**What needs to be done**:
Leave the pictures out, and retype all of the material exactly as written.

**Given entries**:
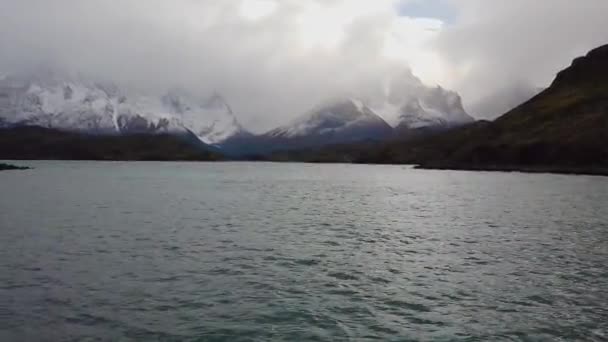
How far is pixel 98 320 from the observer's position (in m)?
23.6

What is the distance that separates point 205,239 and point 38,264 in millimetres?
15317

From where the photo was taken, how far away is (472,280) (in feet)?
106

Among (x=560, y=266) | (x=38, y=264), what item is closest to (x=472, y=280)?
(x=560, y=266)

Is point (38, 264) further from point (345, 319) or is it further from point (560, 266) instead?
point (560, 266)

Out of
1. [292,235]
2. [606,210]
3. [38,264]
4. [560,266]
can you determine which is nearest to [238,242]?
[292,235]

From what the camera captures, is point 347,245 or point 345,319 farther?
point 347,245

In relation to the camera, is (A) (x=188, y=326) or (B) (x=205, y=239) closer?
(A) (x=188, y=326)

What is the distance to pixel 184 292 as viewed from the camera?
28734mm

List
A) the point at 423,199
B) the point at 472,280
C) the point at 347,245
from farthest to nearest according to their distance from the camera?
the point at 423,199
the point at 347,245
the point at 472,280

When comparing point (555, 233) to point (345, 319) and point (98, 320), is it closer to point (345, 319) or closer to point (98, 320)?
point (345, 319)

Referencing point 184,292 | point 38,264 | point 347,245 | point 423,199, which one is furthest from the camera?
point 423,199

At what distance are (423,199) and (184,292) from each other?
77.4 metres

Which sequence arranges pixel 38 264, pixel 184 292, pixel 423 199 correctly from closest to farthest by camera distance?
pixel 184 292
pixel 38 264
pixel 423 199

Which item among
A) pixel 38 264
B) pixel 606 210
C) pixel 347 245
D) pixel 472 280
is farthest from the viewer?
pixel 606 210
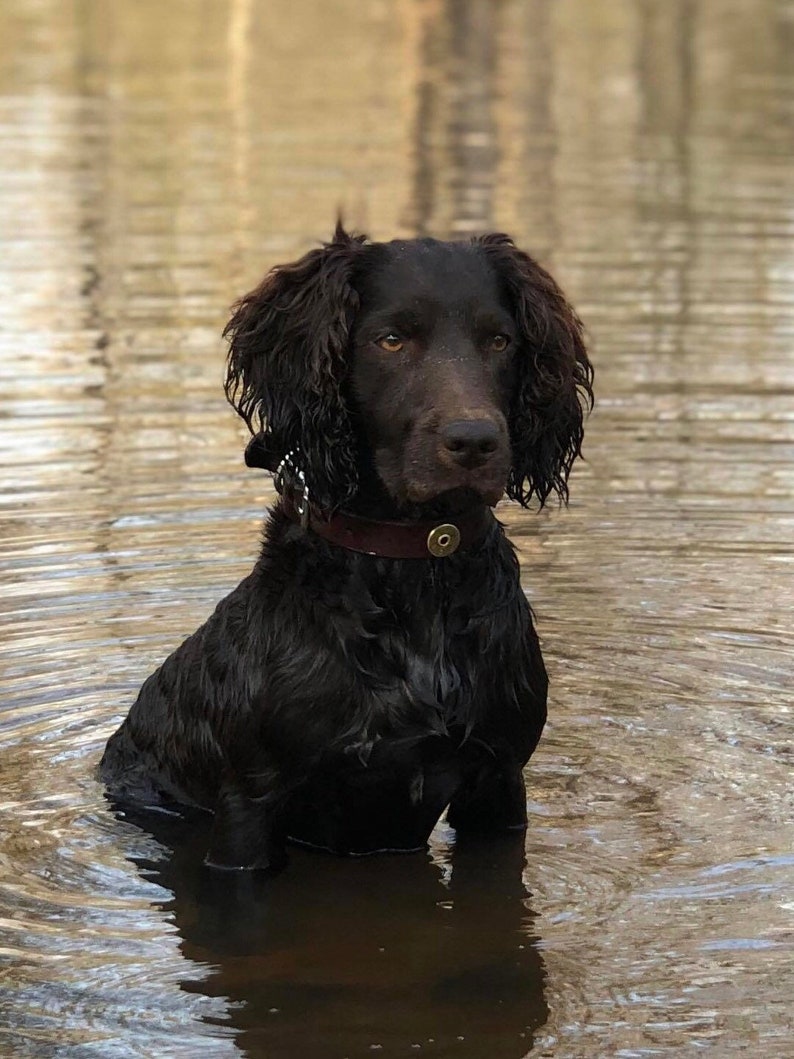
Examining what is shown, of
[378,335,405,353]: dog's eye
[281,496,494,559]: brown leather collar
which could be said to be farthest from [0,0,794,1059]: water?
[378,335,405,353]: dog's eye

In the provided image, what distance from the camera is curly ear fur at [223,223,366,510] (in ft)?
17.9

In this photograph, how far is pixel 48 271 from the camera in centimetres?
1656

**Response to the task**:
How far is pixel 98 320 from the observer's position (in m)?
23.6

What is the distance that separates point 205,239 and point 38,264 in millimetres?
15317

From where the photo was taken, how far away is (472,280) (in feet)?
106

Among (x=560, y=266) | (x=38, y=264), what item is closest to (x=472, y=280)?
(x=560, y=266)

Is point (38, 264) further from point (345, 319) or is it further from point (560, 266) instead?
point (560, 266)

Out of
1. [292,235]
2. [606,210]
3. [38,264]
4. [560,266]
can you determine which is nearest to [238,242]?
[292,235]

From what the camera captures, is point 347,245 or point 345,319 farther?
point 347,245

In relation to the camera, is (A) (x=188, y=326) or (B) (x=205, y=239) closer?
(A) (x=188, y=326)

What is the distance to pixel 184 292 as viewed from the camera?
28734mm

List
A) the point at 423,199
B) the point at 472,280
C) the point at 347,245
from farthest to nearest according to their distance from the camera?
the point at 423,199
the point at 347,245
the point at 472,280

When comparing point (555, 233) to point (345, 319) and point (98, 320), is it closer to point (345, 319) or closer to point (98, 320)?
point (345, 319)

Referencing point 184,292 | point 38,264 | point 347,245 | point 423,199, which one is furthest from the camera?
point 423,199

At what distance are (423,199) and (184,292) from each other?
77.4 metres

Which sequence arranges pixel 38 264, pixel 184 292, pixel 423 199 correctly from closest to farthest by camera distance?
pixel 184 292
pixel 38 264
pixel 423 199

Which item among
A) pixel 38 264
B) pixel 606 210
C) pixel 347 245
D) pixel 472 280
is farthest from the viewer?
pixel 606 210
Examining what is shown, of
[378,335,405,353]: dog's eye
[281,496,494,559]: brown leather collar
which could be said to be farthest from [0,0,794,1059]: water?
[378,335,405,353]: dog's eye

In the provided image, what distance from the camera is curly ear fur at [223,223,366,510] (in ft)?
17.9

In this photograph, how far is pixel 48 271 from the camera in centimetres?
1656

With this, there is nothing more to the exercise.